ZAREAMA: This is the sound of danger, the sound of death, the sound of uncertainty, the sound of alarm. When we hear this sound, it means that Russia is launching its missiles or drones at our peaceful cities. When this dreadful sound echoes in the middle of the night, it’s a loud reminder that you could lose your life, your loved ones, or your home. Yes, we were really scared when the invasion began. At first, panic set in for each of us, but we didn’t allow this fear to paralyze us, and the whole nation, armed forces, volunteers, journalists, everyone, 24/7 defended our country.

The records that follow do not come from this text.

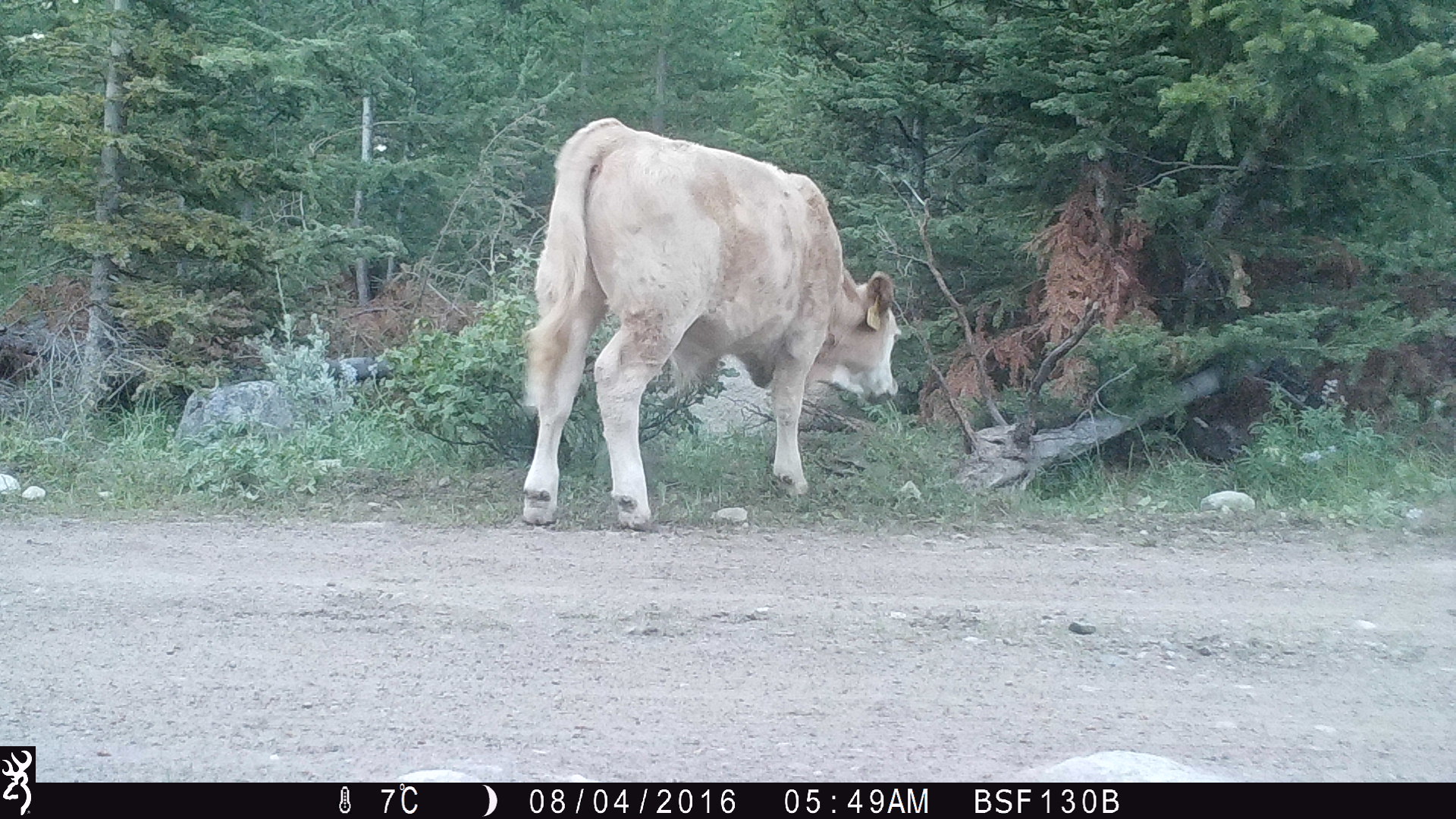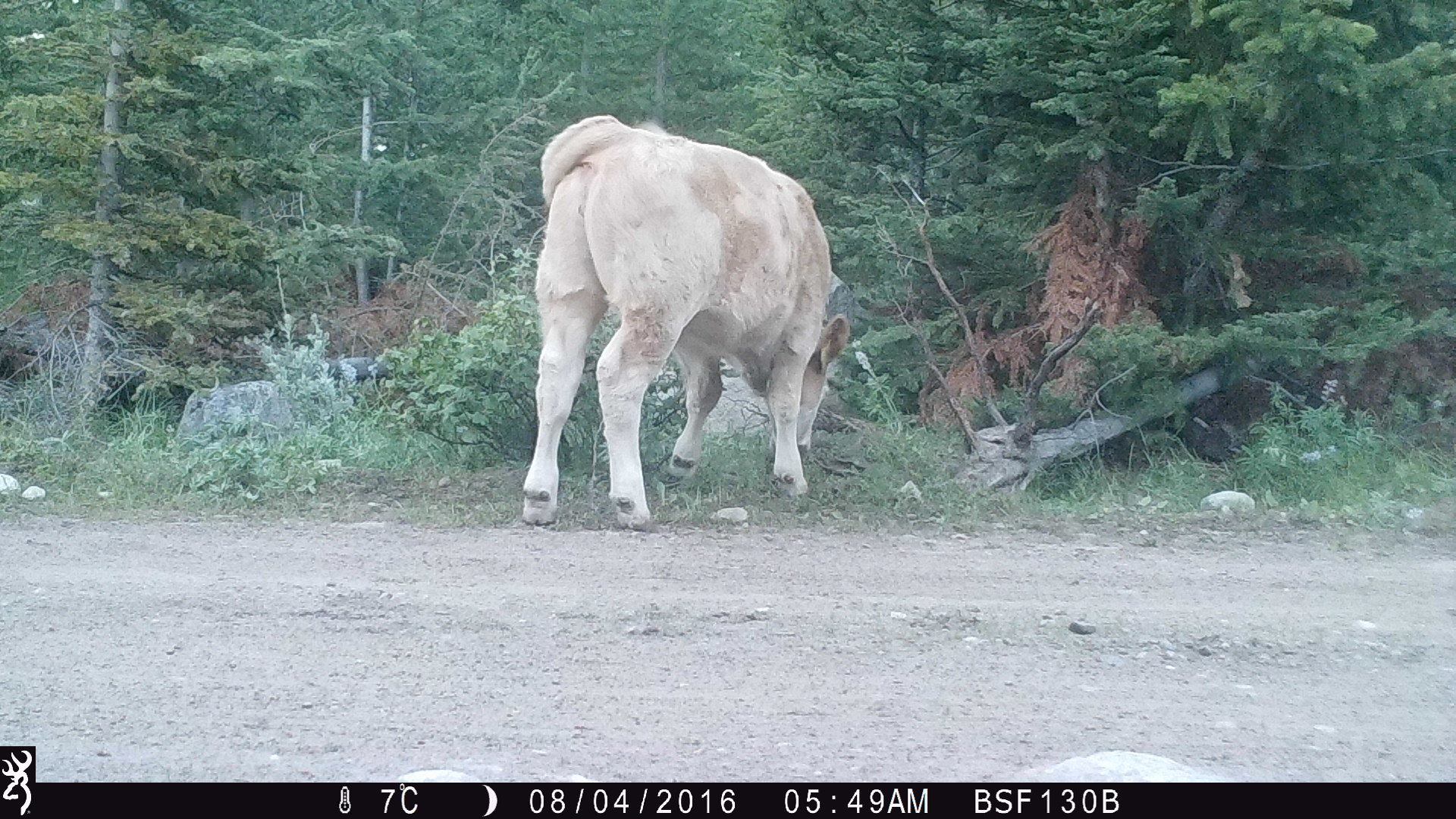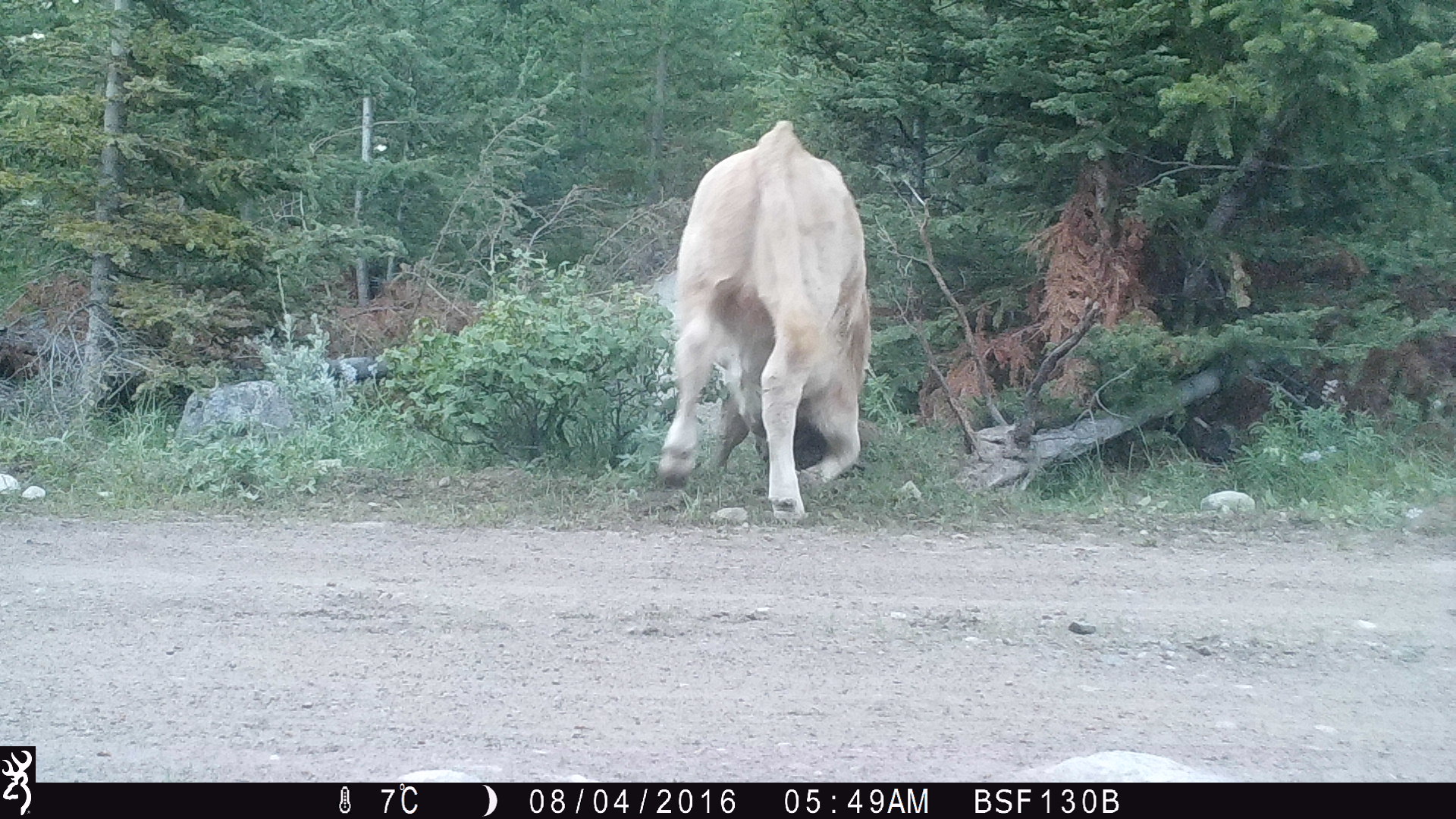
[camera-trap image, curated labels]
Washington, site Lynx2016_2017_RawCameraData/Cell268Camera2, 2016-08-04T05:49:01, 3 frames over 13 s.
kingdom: Animalia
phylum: Chordata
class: Mammalia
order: Artiodactyla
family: Bovidae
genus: Bos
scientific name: Bos taurus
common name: domestic cattle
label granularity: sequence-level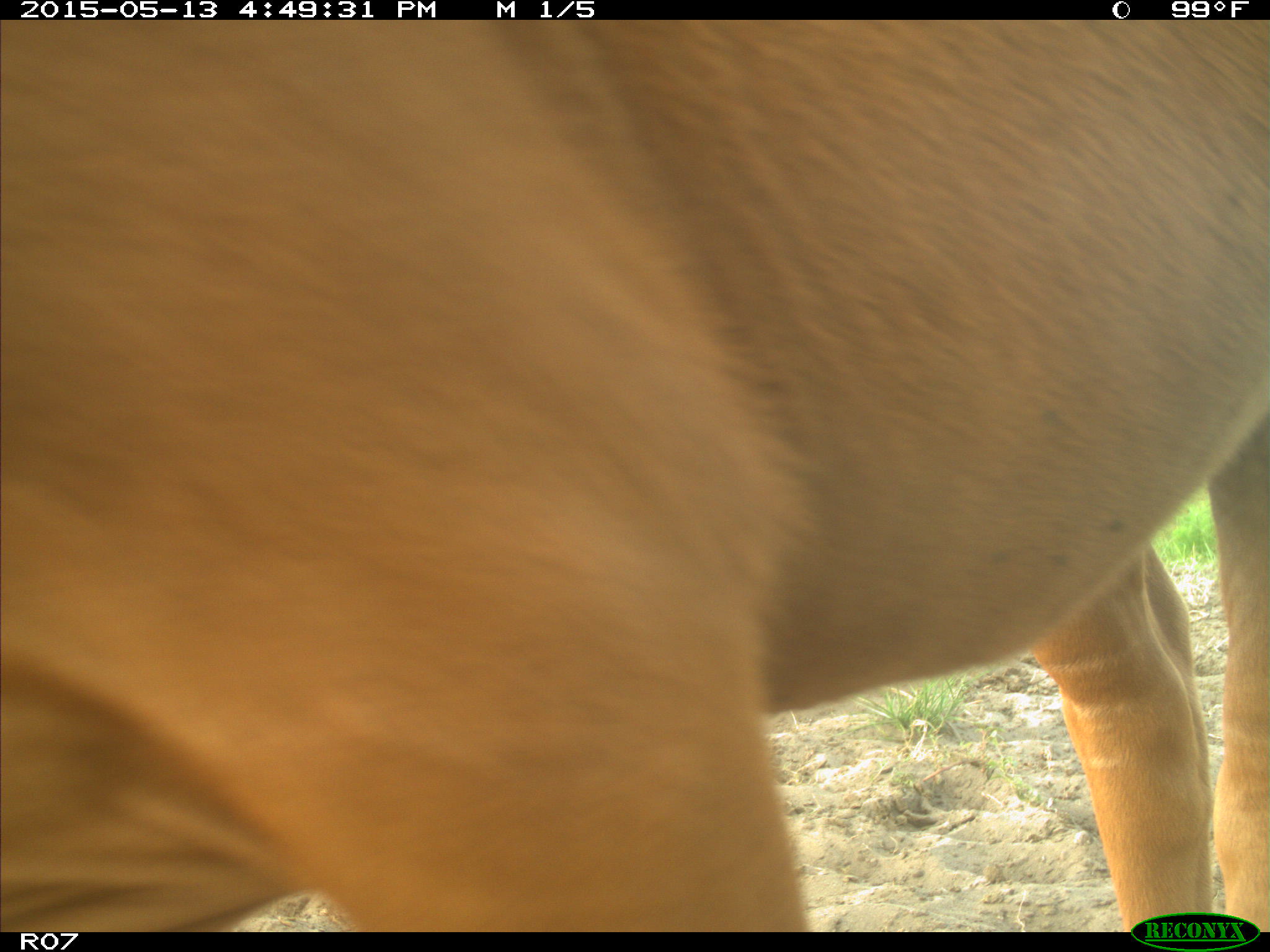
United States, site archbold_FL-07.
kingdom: Animalia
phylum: Chordata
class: Mammalia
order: Artiodactyla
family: Bovidae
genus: Bos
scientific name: Bos taurus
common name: domestic cow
Bos taurus (domestic cow).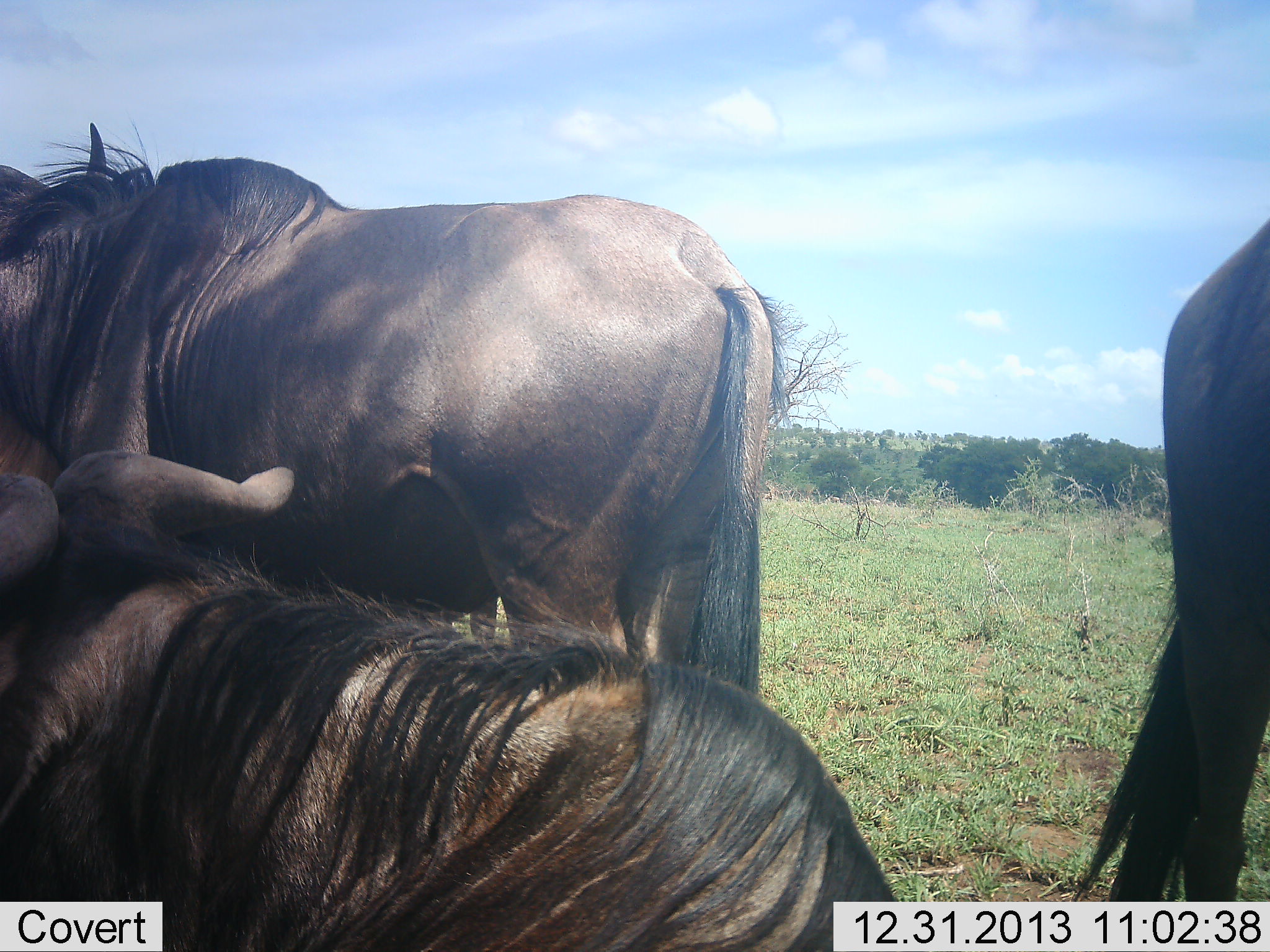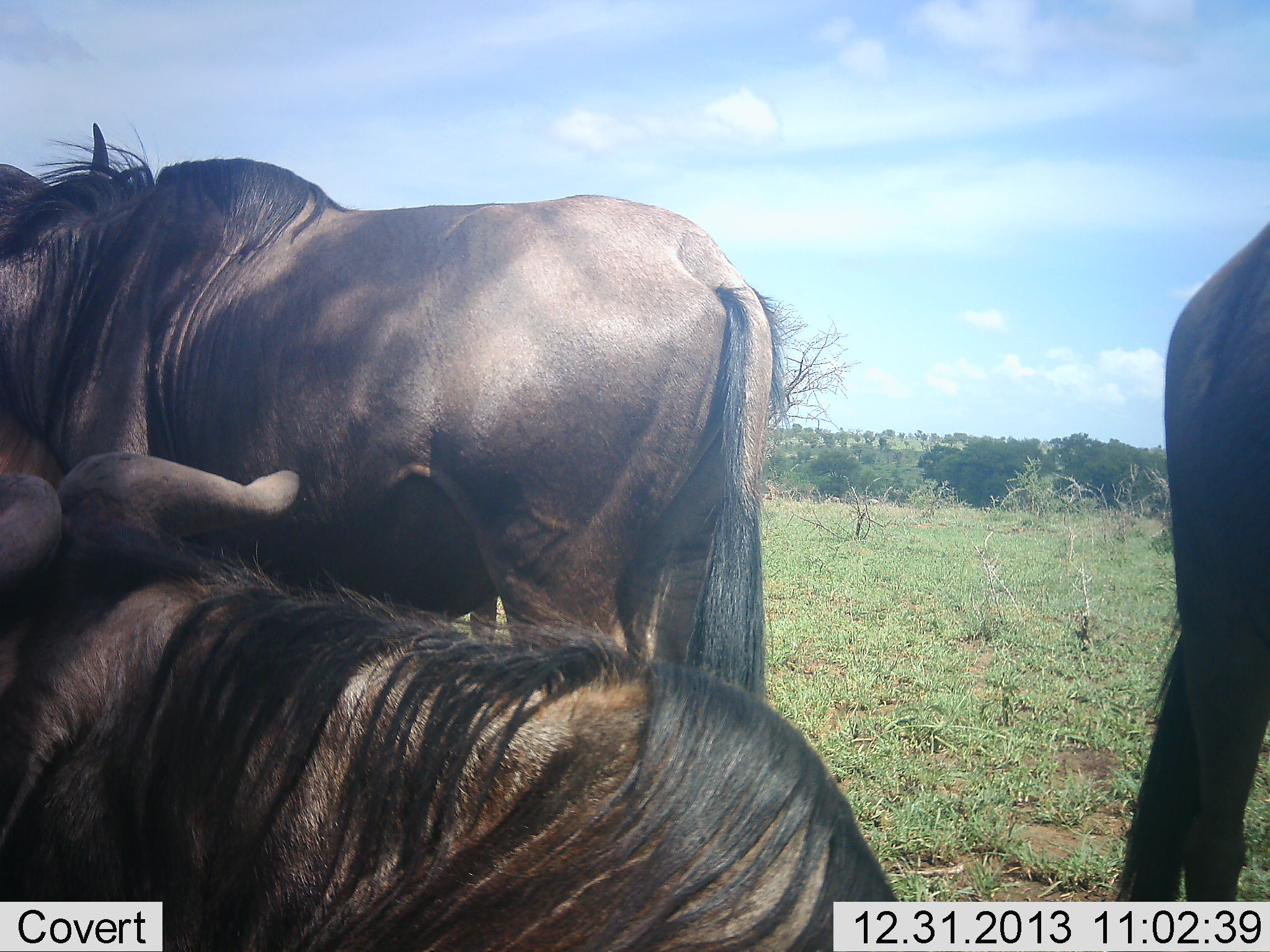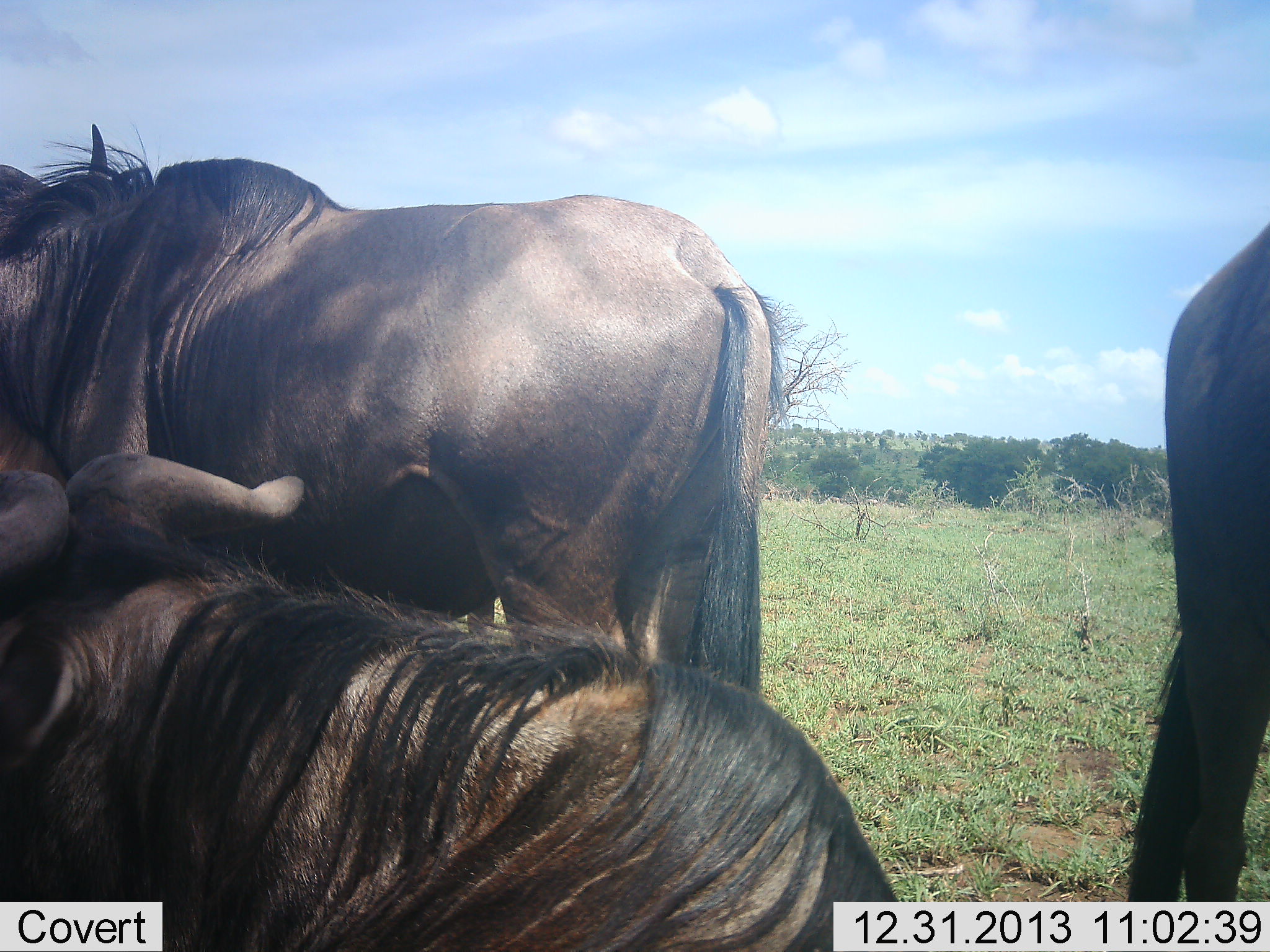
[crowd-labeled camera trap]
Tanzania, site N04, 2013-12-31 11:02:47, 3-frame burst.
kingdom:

In the early days of the war, we, as marketers and IT specialists, organized a group on Telegram where we removed online tags in Google maps placed by Russian IT specialists on civilian objects throughout Ukraine.

We also said goodbye to life when a missile was flying towards us, which our air defense forces shot down. All this happened in front of our eyes, and we had no idea if we would survive. Bucha, Kherson, Irpin, and other worthy cities of Ukraine, the city of Mariupol became a death trap for thousands of Ukrainians. Mass graves, abductions, torture, filtration camps, rapes, and death – this is what we went through during 2 years of horrible war, but we survived. We turned our pain into our strength, our trauma into our resistance, our grief into determination to fight for our home. If you’ve ever seen a sunbeam break through the clouds on a rainy day, you’ve seen the image of our country, Ukraine, not as a victim, but as a nation breaking through with dignity. Our collective and my personal trauma with Zera has taught us one thing.

ZERA: Home is more than just a spot on the map; it’s a place where our hearts feel calm and our dreams come alive. It’s where we keep our memories safe and our future bright. Home is our stronghold, where we protect what we love. It’s full of hope, love, and precious memories.